The next day we went on a major temple tour, starting at Nijojo Castle. The place has an eerily squeaky floor that was apparently deliberately worked into the design so the Shogun could hear intruders. All the temples we visited, some of them massive tourist attractions and some not, were incredibly beautiful and varied enough to stay interesting for the whole day. To break the monotony of getting the bus everywhere we decided to walk from one temple to another of the more famous ones. The map pointed to a specific trail, enigmatically called the "Path of the Philosopher", which sounded very exciting. Once we arrived, however, it turned out the the Path of the Philosopher was in actual fact a small dirt trail behind some houses. The temple at the end had a wonderfully kept garden, but the main building was under repair.
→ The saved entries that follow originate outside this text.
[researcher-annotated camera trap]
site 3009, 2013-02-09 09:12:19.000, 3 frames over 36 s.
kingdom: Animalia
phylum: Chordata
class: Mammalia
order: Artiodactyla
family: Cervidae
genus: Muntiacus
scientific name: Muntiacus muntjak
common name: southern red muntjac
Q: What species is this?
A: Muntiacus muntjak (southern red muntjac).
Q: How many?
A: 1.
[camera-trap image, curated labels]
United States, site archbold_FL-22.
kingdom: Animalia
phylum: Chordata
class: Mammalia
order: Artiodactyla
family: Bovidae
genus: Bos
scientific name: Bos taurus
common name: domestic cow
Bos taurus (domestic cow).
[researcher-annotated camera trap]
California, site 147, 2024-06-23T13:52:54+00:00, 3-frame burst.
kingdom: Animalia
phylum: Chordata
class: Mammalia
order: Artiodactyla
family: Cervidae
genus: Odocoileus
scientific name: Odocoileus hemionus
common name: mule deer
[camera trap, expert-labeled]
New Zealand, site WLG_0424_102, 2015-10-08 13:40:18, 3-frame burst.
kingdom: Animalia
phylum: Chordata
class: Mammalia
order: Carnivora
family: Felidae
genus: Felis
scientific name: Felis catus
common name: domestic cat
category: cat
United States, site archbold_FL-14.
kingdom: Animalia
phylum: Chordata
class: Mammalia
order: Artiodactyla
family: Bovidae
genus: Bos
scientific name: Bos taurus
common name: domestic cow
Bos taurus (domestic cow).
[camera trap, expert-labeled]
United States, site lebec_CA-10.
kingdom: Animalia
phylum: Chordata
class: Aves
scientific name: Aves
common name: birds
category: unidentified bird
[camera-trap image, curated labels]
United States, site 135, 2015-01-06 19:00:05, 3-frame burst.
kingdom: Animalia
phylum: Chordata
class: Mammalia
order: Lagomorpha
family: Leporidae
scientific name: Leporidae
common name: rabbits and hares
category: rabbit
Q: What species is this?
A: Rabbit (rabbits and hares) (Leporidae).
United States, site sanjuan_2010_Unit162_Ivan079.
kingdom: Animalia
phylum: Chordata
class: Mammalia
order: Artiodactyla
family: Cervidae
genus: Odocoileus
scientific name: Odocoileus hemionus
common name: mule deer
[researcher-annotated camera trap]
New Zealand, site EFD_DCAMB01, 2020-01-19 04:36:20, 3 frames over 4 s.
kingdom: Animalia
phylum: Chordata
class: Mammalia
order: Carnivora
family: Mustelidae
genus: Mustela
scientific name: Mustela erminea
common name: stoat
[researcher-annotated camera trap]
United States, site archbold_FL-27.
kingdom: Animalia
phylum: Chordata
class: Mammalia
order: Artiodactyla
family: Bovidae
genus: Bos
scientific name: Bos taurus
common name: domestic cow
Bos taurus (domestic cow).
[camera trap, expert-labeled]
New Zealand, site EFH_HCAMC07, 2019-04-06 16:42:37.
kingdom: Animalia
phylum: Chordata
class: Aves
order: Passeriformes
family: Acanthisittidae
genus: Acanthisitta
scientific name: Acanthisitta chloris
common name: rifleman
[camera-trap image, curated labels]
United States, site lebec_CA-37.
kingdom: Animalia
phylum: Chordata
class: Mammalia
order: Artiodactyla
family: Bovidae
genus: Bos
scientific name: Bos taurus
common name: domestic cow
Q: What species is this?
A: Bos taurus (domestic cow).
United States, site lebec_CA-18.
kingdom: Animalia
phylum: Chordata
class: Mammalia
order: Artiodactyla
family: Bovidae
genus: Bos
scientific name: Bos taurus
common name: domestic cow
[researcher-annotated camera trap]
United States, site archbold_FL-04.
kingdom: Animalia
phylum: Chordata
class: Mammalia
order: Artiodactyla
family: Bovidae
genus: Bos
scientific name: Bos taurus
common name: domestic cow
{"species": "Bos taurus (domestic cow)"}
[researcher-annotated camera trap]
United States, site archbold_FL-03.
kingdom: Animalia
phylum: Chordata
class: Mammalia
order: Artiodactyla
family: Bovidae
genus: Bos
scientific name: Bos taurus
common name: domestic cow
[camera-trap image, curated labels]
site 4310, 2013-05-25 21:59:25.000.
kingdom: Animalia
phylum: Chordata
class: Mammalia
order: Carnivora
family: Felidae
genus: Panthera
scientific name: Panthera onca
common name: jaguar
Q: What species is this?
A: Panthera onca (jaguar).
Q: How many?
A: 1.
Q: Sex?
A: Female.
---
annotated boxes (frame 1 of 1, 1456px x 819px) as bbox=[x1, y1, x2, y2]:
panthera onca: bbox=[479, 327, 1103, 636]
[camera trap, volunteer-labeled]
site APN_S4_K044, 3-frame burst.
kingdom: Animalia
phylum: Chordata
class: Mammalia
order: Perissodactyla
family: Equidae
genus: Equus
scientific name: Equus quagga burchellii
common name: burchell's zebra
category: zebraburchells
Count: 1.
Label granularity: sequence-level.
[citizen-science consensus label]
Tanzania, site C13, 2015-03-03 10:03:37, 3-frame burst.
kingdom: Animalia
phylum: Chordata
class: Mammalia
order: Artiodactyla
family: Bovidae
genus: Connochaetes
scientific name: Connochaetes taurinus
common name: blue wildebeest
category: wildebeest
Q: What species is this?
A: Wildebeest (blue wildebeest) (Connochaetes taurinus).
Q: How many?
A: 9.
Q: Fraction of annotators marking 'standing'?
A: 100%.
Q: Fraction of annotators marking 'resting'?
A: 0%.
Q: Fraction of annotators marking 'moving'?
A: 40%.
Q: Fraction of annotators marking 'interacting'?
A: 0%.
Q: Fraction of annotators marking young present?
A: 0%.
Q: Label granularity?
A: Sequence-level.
We continued temple hopping the following day, taking the bus around the outskirts of the city to the more impressive places. The Golden Pavilion is quite spectacular and was packed with tourists (everyone here is American and I can't work out why). In the afternoon we went to another two shrines which had no entrance fee and fewer tourists which made the experience more satisfying. Jacqui finally fulfilled her wish to be photographed with a real life Geisha during our visit to Tenryuji temple, but almost blew it. The poor girl had obviously come to view the gardens (which, again, were spectacular) and relax before an appointment, but flipped back into showbiz mode as soon as she was asked to pose for a photo. Jacqui was annoyed that she didn't get a photo of her with the Geisha, but in the end it didn't matter as we met another on our way out. Granted, it was in the car park and the resulting photo with cars and gravel in the background didn't quite capture the Kyoto charm, but it was better than nothing.
Our final temple excursion was to Kiyomizu, which was located further than I thought up a hill that was steeper than I had bargained for. It's one of the more visually impressive places in Kyoto, not least because of the view you get of the city from being that high up. We stayed long enough to get some good photos before being forced back down the hill by an onslaught of hundreds of loud American tour groups all arriving at once, which had a small negative effect on the ambiance of the place. That evening we returned to the lantern-lit traditional street and ate in a small restaurant there, complete with sliding wooden door and no shoes rules, and was probably the best meal we've had in Japan so far.
We rounded off our stay in Kyoto with a quick visit to Tojo temple in the morning before catching our train. It's apparently the tallest pagoda in Japan, but the real fun was throwing the remains of our lunch into the lake at its base, where they were fought for in a pitched battle between masses of huge carp and a number of turtles, who lost quite miserably.